* [INSTRUCTIONS TO FOLLOW]: Reproduce without any pictures the lines from the one that contains "Khu vườn hoa" through the end of the records, exactly as written.

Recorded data

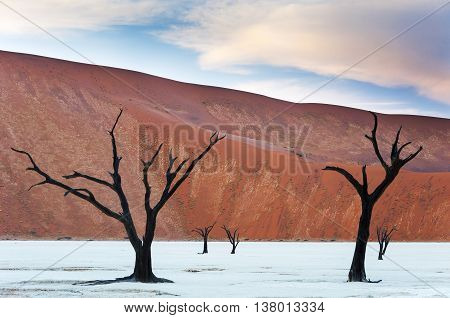 Dead trees and red dunes in the Dead Vlei Sossusvlei Namibia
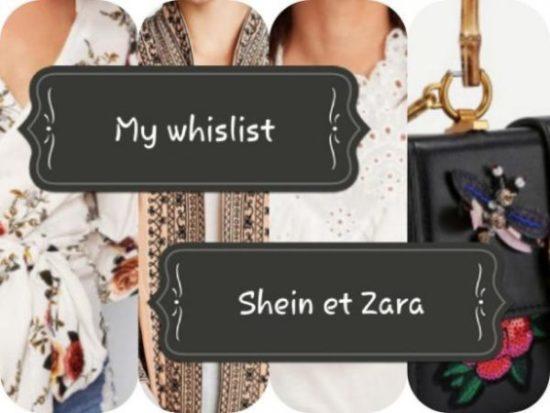 Whislist de l'automne : Shein et Zara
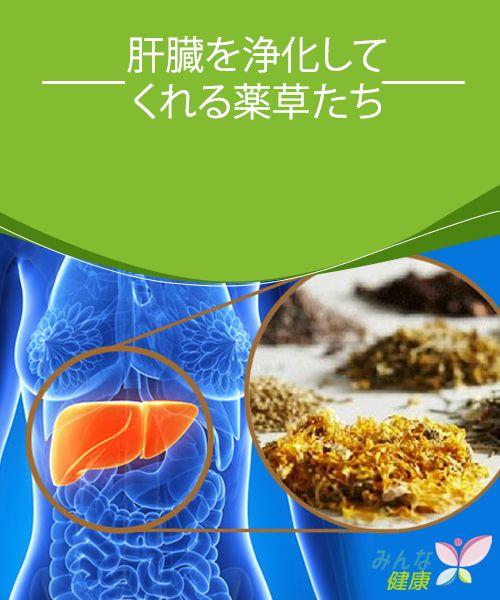 肝臓を浄化してくれる薬草たち 肝臓はあなたのカラダの中で最も大切な器官。健康に暮らすために大事にしなくてはなりません。その他の内臓が正しく機能するかどうかは、あなたがどれだけ肝臓を大切にするかにかかっていると言えます。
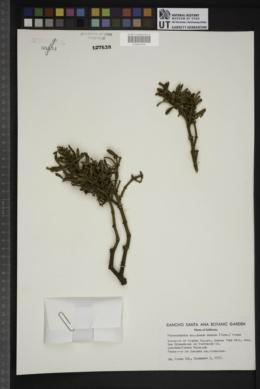 Phoradendron bolleanum image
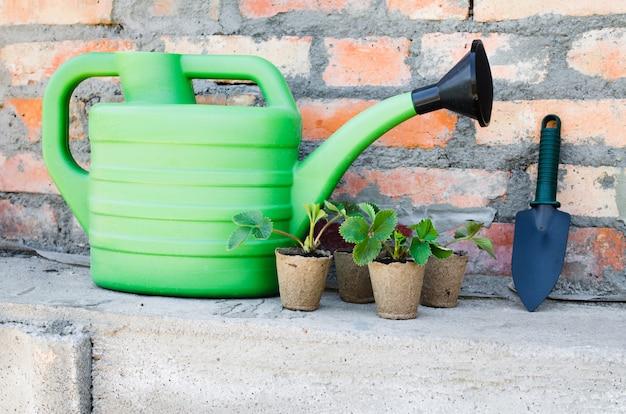 Piante di fragola con attrezzi da giardinaggio.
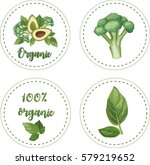 organic. stickers on white... | Shutterstock .eps vector #579219652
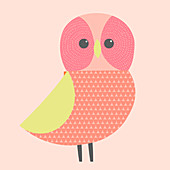 Owl, illustration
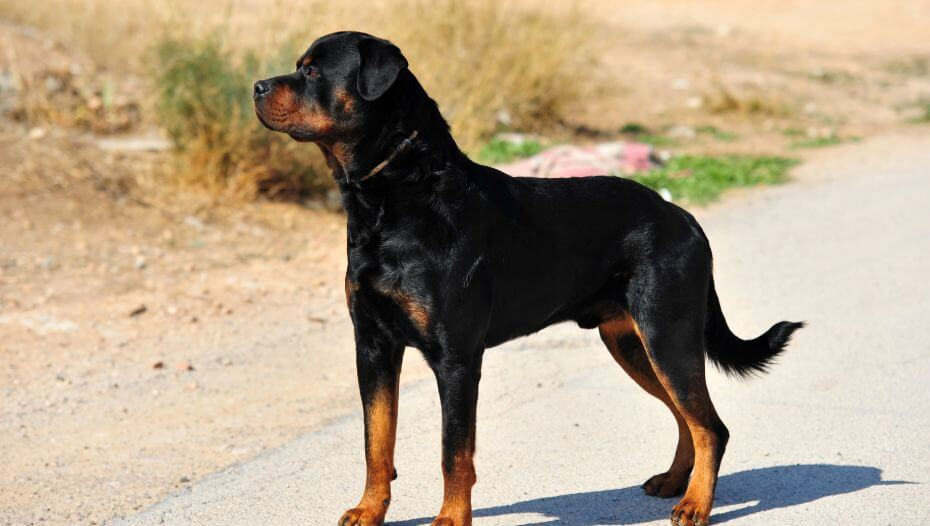 Rottweiler standing on the road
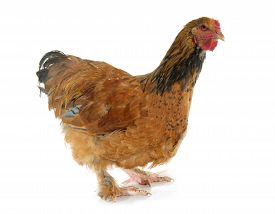 foto of brahma  - brahma chicken in front of white background - JPG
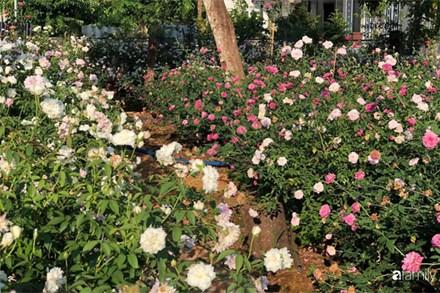 Khu vườn hoa hồng đẹp như cổ tích mà người chồng ngày đêm chăm sóc để tặng vợ con ở Vũng Tàu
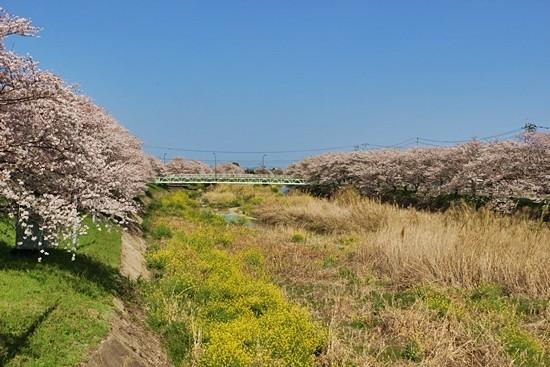 頓田川(とんだがわ)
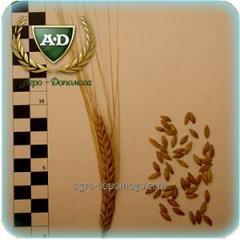 Семена ярового ячменя Взирець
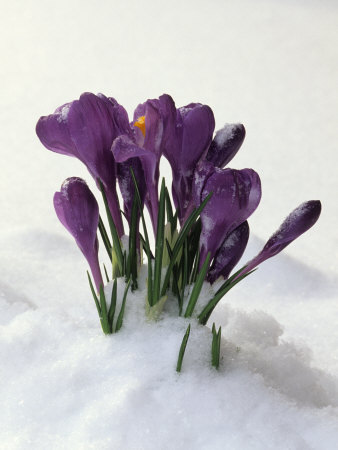 Crocus in the Snow Stretched Canvas Print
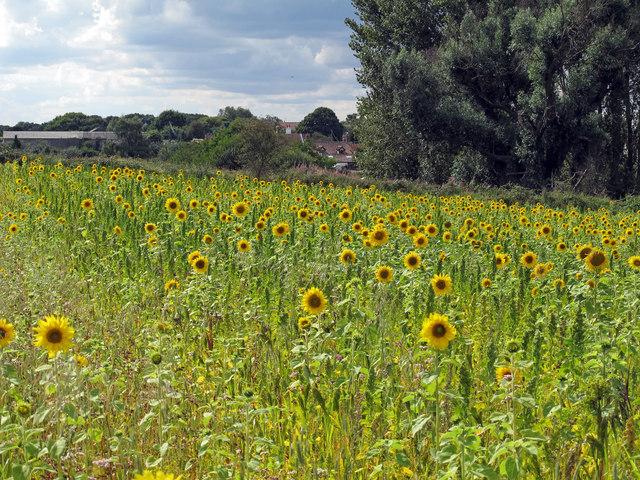 Sunflower field near Eastbridge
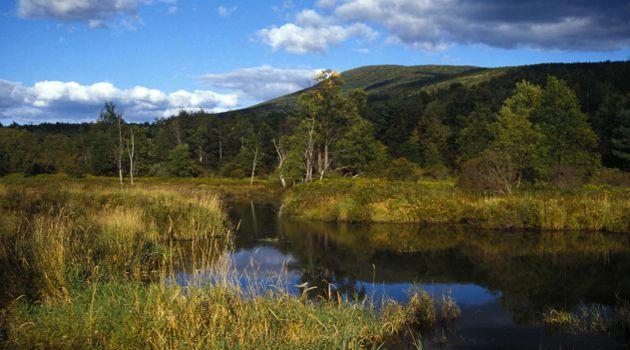 Summer Idyll: Ticks abound in the picturesque Catskills.
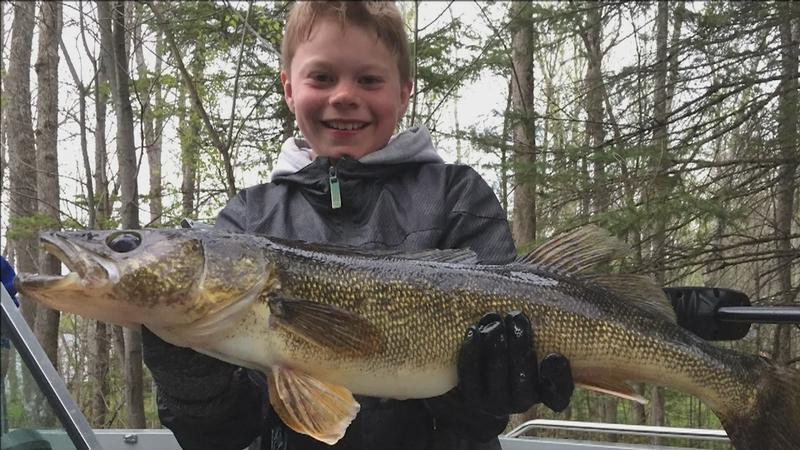 Kaden Amundson with a 29.5 inch walleye caught on Lake Vermilion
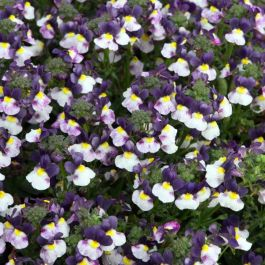 Nemesia 'Sundae Blueberry Ice' | Pack Of 5 Plug Plants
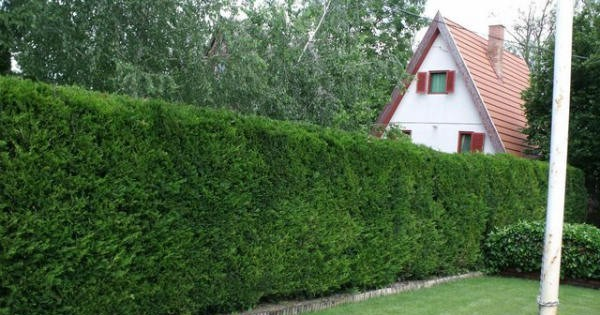 Čudesna živa ograda, biljka koja stvara prijatnu senku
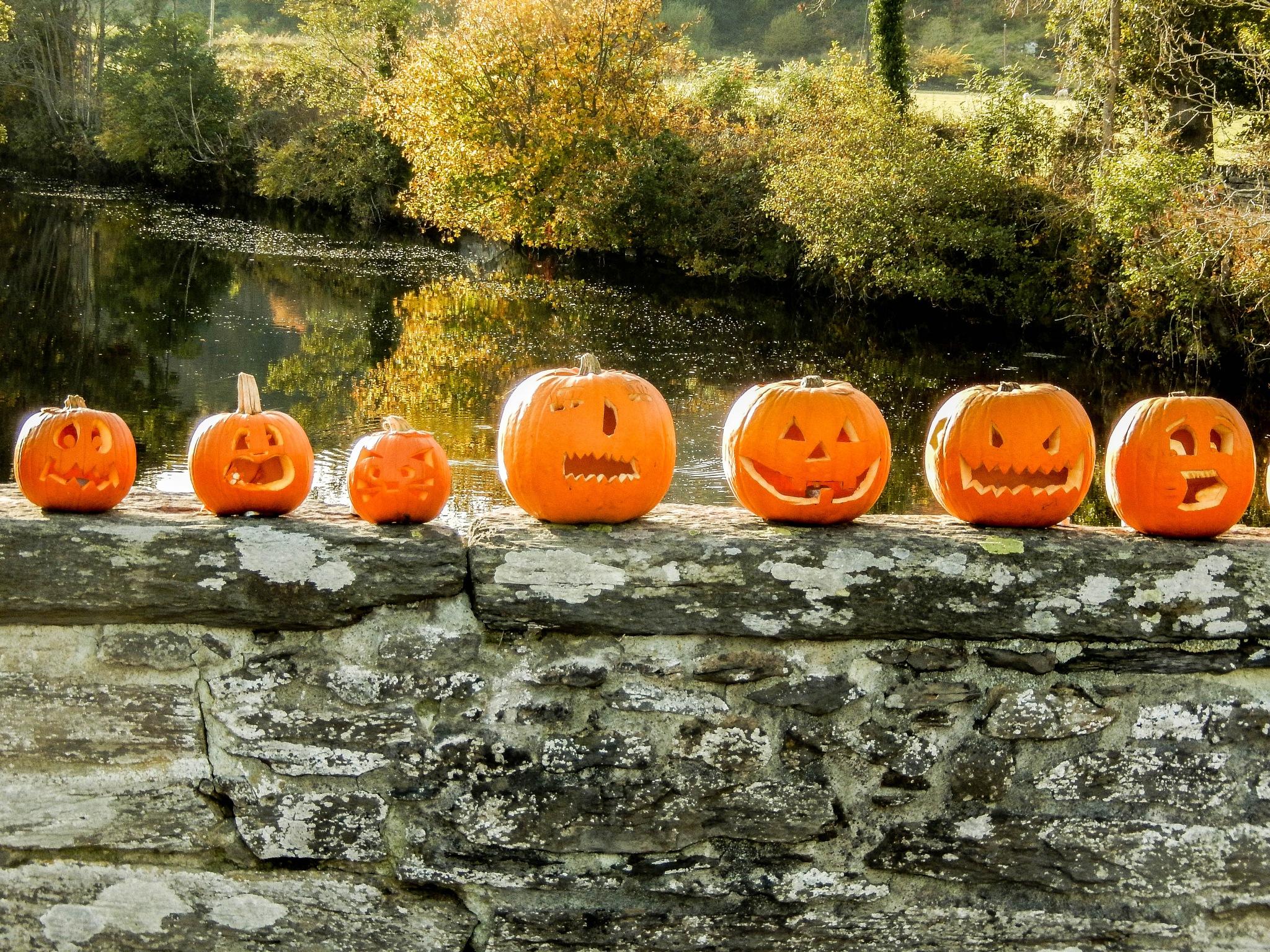 Halloween Bridge by EdR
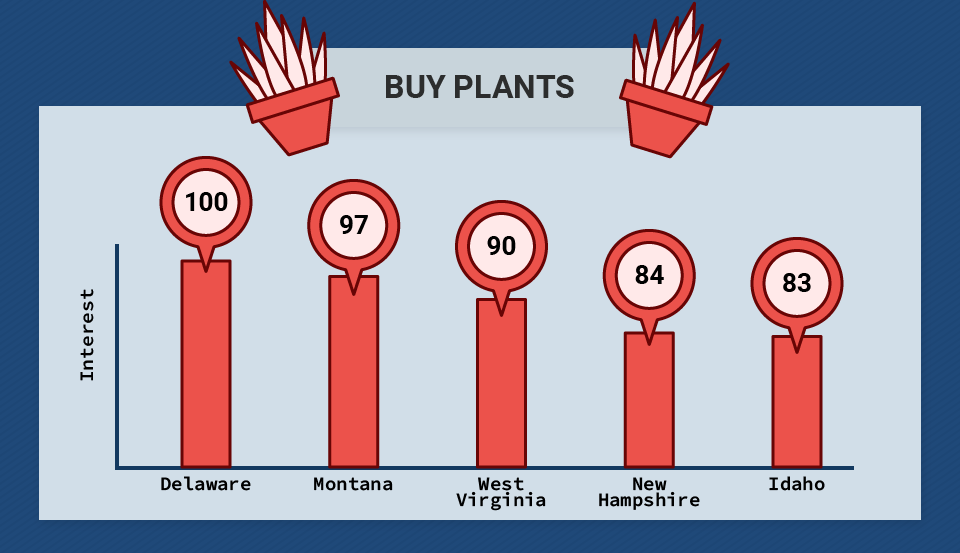Buy Plants Search Queries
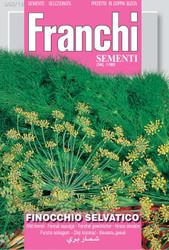 Wild Fennel (Flowering)/Finocchio Selvatico (62-18)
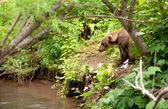 The brown bear fishes in Russia on Kamchatka — Stock Photo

* [EXERCISE ANSWER]:
 Khu vườn hoa hồng đẹp như cổ tích mà người chồng ngày đêm chăm sóc để tặng vợ con ở Vũng Tàu
 頓田川(とんだがわ)
 Семена ярового ячменя Взирець
 Crocus in the Snow Stretched Canvas Print
 Sunflower field near Eastbridge
 Summer Idyll: Ticks abound in the picturesque Catskills.
 Kaden Amundson with a 29.5 inch walleye caught on Lake Vermilion
 Nemesia 'Sundae Blueberry Ice' | Pack Of 5 Plug Plants
 Čudesna živa ograda, biljka koja stvara prijatnu senku
 Halloween Bridge by EdR
Buy Plants Search Queries
 Wild Fennel (Flowering)/Finocchio Selvatico (62-18)
 The brown bear fishes in Russia on Kamchatka — Stock Photo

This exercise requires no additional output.